South London and Maudsley (SLaM) NHS Foundation Trust, which provides mental health services for over 1.3 million people across Croydon, Lambeth, Lewisham, and Southwark, has detailed its improvement plan after being downgraded from 'Good' to 'Requires Improvement' by the Care Quality Commission (CQC) earlier in 2026. The CQC inspection, conducted between June and October 2025, found issues including high waiting times, poor working relationships, and concerns over workplace culture and trust.
Key changes and early results
At a meeting with Lewisham Council's Healthier Communities Select Committee on June 30, 2026, Adeniyi Aderinto, Service Director for SLaM's Lewisham and Addiction Services, reported that the trust has been redesigning its community structure and is already seeing improvements. He stated: 'For Lewisham especially, we're beginning to see a reduction of our bed usage, our patient satisfaction increase, our involvement with our wider community services to ensure that we are listening to them. We are beginning to see our referrals for patients being referred to us, seen within 28 days at a very quicker rate. We are beginning to see that we are trying to reduce our time of our patients in emergency department to ensure we are offering the best care that we can and as soon as possible.'
New 24-hour Guardian Service for staff
Aderinto also announced the launch of 'The Guardian Service,' a 24-hour external hotline where staff can anonymously report safety or discrimination concerns. He said: 'It's a 24-hour service and independent of the Trust completely. So they can't actually raise those issues with us, or if they want to be anonymous in what they give to us then they can. We also have a staff forum in Lewisham where staff are allowed to come and ask questions. No question is stupid. And they can actually send it to us at any given time.'
Health Based Place of Safety improvements
Hugh Williams, Associate Medical Director, highlighted developments at the Health Based Place of Safety (HBPoS) at Maudsley Hospital, which provides a space for people detained under Section 135/136 of the Mental Health Act 1983. He explained: 'One of the developments is that they've implemented a swing bed model so that patients can be detained there and treated there. Before there were some questions around the sort of legal status of people there, particularly when they'd gone past the period of 136 and hadn't been moved into a bed.' The trust plans to introduce a garden at HBPoS and improve staff mandatory training.

++++++++++

What you need to do -> Write out the passage of the article on the mental health trust's improvement plan, starting at "South London and" and ending at "culture and trust.", word for word.

(Saved entries)
++++++++++

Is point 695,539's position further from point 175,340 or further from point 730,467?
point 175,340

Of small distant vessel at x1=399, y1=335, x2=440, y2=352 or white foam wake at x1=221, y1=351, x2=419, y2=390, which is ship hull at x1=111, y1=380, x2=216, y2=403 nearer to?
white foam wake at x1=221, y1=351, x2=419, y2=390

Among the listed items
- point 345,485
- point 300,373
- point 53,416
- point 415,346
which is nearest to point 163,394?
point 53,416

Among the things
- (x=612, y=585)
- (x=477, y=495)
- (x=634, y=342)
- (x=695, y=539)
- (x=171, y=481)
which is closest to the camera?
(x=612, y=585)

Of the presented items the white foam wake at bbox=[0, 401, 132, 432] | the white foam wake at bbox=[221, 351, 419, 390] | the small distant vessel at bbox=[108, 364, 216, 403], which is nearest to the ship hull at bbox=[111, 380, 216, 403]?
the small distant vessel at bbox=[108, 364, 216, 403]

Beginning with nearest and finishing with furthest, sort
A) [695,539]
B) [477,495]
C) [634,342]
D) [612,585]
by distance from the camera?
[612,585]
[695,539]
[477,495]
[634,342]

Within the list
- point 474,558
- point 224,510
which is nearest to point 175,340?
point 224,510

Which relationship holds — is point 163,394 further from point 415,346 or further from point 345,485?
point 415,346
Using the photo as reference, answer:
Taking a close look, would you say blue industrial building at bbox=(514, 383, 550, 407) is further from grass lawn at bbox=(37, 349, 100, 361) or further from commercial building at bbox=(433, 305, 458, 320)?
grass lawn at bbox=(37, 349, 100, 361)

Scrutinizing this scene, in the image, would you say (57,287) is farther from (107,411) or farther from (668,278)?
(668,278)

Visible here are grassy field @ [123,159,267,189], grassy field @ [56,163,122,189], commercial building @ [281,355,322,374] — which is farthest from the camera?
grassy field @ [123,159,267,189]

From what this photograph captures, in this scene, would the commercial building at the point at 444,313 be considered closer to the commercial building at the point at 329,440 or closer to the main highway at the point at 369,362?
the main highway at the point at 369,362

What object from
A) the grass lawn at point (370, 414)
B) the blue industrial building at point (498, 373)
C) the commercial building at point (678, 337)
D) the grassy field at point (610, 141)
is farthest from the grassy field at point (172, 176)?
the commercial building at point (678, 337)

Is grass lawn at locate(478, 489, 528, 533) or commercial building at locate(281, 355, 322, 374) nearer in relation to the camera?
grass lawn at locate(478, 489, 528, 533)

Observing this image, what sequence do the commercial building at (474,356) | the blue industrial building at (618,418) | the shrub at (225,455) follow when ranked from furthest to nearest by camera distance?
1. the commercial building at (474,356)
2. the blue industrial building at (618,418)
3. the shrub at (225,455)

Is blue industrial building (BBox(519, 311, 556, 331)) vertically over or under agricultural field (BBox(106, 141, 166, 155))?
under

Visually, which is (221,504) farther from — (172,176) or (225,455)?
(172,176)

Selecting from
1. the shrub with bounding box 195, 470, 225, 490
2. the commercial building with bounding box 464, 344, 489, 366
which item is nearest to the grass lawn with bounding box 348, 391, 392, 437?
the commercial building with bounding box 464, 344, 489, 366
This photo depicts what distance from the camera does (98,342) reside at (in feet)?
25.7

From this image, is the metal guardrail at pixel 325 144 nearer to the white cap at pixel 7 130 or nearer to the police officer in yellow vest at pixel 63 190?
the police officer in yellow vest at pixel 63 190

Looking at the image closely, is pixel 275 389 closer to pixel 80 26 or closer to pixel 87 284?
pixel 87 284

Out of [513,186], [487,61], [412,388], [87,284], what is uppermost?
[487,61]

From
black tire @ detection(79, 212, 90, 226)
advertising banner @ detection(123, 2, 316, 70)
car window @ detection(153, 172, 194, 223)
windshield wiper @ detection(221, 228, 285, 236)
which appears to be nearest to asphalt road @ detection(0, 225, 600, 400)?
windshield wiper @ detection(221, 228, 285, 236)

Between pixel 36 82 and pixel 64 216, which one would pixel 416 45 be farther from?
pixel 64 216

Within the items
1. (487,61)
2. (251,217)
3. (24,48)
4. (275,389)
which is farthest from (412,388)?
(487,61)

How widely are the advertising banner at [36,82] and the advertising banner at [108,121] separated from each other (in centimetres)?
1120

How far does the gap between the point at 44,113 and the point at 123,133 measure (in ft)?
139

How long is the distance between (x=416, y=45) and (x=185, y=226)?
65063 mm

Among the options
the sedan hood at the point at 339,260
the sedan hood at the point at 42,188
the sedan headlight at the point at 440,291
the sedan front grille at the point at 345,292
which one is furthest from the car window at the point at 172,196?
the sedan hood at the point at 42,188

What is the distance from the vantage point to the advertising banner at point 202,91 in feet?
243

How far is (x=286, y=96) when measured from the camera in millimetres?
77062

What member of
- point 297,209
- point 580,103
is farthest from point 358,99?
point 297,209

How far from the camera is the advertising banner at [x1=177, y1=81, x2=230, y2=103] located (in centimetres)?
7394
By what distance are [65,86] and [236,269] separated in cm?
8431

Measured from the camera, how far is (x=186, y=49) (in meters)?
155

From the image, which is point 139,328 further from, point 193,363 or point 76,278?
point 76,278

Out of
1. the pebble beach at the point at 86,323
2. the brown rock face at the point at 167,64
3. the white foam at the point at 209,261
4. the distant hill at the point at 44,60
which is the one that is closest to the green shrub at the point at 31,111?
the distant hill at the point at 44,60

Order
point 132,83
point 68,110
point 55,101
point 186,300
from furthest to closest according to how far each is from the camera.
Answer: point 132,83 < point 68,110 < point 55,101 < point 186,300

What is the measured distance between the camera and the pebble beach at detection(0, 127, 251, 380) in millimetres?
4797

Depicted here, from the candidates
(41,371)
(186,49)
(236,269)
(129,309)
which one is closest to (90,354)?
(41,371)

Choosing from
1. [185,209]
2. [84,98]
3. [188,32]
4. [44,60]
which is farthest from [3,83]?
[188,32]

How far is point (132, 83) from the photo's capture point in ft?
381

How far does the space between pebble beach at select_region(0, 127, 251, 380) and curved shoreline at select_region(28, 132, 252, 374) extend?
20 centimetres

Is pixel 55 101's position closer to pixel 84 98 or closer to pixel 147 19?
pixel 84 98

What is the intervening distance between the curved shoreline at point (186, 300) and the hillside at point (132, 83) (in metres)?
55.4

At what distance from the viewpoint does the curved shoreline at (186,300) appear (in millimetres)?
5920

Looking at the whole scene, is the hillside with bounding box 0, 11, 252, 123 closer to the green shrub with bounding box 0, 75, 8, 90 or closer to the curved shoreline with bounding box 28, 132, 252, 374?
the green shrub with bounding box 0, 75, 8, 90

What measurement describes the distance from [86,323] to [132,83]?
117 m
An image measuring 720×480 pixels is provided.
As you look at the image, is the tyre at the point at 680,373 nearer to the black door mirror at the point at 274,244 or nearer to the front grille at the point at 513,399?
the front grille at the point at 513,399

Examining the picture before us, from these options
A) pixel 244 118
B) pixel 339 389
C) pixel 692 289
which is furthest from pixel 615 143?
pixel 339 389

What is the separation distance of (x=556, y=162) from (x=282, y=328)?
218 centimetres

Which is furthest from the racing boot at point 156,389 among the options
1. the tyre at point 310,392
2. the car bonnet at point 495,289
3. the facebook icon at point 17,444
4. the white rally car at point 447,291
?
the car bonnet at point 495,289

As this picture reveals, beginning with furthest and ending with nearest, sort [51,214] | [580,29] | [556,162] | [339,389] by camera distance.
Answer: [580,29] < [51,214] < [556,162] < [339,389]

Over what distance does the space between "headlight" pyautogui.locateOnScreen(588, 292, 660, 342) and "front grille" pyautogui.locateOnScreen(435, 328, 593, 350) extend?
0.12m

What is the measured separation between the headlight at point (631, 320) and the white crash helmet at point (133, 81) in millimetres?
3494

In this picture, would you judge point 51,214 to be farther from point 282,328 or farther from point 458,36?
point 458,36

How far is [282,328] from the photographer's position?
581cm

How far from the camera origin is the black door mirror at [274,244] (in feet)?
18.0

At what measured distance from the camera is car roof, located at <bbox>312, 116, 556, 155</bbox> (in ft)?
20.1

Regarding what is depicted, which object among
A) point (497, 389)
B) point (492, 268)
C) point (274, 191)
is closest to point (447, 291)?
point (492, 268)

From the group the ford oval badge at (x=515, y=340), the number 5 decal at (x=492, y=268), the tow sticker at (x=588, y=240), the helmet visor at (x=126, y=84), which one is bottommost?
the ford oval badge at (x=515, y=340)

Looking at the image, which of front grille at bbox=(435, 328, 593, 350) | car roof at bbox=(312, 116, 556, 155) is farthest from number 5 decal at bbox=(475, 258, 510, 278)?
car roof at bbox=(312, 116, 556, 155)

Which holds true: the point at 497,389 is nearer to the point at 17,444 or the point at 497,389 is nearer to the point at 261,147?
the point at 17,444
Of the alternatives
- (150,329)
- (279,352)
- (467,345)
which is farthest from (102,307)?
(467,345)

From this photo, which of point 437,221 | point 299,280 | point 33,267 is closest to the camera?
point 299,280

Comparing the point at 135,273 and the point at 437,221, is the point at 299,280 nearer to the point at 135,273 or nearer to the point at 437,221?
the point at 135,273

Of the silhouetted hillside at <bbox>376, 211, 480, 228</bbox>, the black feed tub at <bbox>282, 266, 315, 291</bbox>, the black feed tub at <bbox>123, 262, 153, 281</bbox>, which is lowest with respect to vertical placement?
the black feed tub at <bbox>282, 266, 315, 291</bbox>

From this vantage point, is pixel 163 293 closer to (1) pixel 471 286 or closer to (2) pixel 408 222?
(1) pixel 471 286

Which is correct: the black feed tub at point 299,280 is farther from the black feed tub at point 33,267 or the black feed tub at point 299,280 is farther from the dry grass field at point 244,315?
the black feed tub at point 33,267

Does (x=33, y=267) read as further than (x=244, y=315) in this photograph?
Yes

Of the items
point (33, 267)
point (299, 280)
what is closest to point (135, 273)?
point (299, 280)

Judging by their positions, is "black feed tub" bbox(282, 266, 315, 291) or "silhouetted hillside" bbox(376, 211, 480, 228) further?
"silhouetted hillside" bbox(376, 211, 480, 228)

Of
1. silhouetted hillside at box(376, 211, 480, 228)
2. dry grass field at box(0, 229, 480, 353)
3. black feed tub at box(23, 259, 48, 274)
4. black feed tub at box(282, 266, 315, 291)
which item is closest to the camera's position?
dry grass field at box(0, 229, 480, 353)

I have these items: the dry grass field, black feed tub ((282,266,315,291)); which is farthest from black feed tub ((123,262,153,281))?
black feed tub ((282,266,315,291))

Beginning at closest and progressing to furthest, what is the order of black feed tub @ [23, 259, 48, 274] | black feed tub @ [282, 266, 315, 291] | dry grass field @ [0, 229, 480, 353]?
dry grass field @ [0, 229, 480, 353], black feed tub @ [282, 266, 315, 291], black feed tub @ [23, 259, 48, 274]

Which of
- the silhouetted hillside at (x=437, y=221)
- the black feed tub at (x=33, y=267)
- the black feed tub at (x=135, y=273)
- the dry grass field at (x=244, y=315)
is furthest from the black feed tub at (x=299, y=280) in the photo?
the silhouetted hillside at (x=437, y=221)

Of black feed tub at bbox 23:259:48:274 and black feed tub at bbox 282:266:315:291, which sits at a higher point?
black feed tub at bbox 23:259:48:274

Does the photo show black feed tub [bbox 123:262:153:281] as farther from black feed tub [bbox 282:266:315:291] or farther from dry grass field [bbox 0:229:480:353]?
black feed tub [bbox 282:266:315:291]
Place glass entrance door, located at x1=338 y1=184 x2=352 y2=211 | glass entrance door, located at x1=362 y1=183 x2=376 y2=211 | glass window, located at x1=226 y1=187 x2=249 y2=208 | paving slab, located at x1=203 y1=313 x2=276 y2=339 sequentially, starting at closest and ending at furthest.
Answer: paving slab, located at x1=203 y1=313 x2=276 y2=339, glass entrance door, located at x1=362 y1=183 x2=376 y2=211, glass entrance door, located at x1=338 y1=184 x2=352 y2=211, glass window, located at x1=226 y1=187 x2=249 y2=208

++++++++++

Answer to this problem ->
South London and Maudsley (SLaM) NHS Foundation Trust, which provides mental health services for over 1.3 million people across Croydon, Lambeth, Lewisham, and Southwark, has detailed its improvement plan after being downgraded from 'Good' to 'Requires Improvement' by the Care Quality Commission (CQC) earlier in 2026. The CQC inspection, conducted between June and October 2025, found issues including high waiting times, poor working relationships, and concerns over workplace culture and trust.